In our study, the DEX group had a lower HR and required significantly less vasopressor administration than did the NaCl group. The effects of dexmedetomidine on the cardiovascular system are well known, with bradycardia, increased peripheral resistance and decreased cardiac output being the most important33. The dexmedetomidine CRI was started 10 min prior to induction, as opposed to administering a 1 mcg kg−1 bolus, to reduce the cardiovascular impact of dexmedetomidine. The reason why a low dexmedetomidine concentration is associated with a lower requirement for vasopressors is not fully understood, and several mechanisms have been proposed to explain how alpha-2 agonists improve vasopressor responsiveness. Pichot et al. suggested that dexmedetomidine can reduce the downregulation of alpha-1 receptors and/or produce gradual desensitization of alpha-1 adrenergic receptors by reducing the sympathetic outflow and release of endogenous catecholamines observed in patients with sepsis34,35. It has also been proposed that alpha-2 agonists may act on vascular smooth muscle cells via local mechanisms, and the presynaptic action of alpha-2 agonists could lead to the upregulation of postsynaptic alpha-1 receptors, by reducing the release of endogenous norepinephrine35,36,37. In the study of Sarotti et al., the group that received dexmedetomidine infusion showed a lower incidence of hypotension (9%) in comparison to the control group (65%)25, demonstrating a role on hemodynamic maintenance. The potential benefit of dexmedetomidine in decreasing vasopressor administration has been studied in several human clinical settings35,38 but its application as a vasopressor sparing agent in the veterinary clinical setting is uncommon. That said, the effects of the dexmedetomidine CRI found in the current study agree with the cardiovascular effects reported in two experimental studies in dogs undergoing anesthesia39,40.

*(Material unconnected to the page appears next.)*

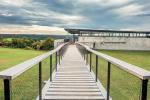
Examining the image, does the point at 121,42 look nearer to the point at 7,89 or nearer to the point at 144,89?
the point at 144,89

Our study has some limitations. The ideal CRI dosage of dexmedetomidine required to provide analgesia is not well known and varies within the veterinary literature. The most frequently reported doses range from 0.5 to 1 mcg kg−1 h−1 and are administered alone or in combination with other drugs as a CRI15,25,41. However, it has been suggested that a CRI dosage of 3 mcg kg−1 h−1 is necessary to achieve an analgesic effect in dogs and that 1 mcg kg−1 h−1 CRI doses provide only a sedative effect32. In the current study NSAIDs were only administered as rescue therapy, which may not reflect real-life settings where NSAIDS may be administered preoperatively, immediately following surgery and/or during anesthesia recovery. Two different operators performed the peripheral nerve blocks: this might have introduced bias regarding the success and duration of peripheral nerve blockade, even though the experience level of both operators was similar.

Conclusion

The current study confirmed that a CRI of dexmedetomidine 1 mcg kg−1 h−1 can prolong the analgesic effect of a peripheral nerve blockade performed with 0.5% ropivacaine in dogs undergoing TTA surgery. Dexmedetomidine infusion can also reduce the intraoperative need for supplemental analgesia and vasopressor administration. Further studies using different dexmedetomidine CRIs are recommended.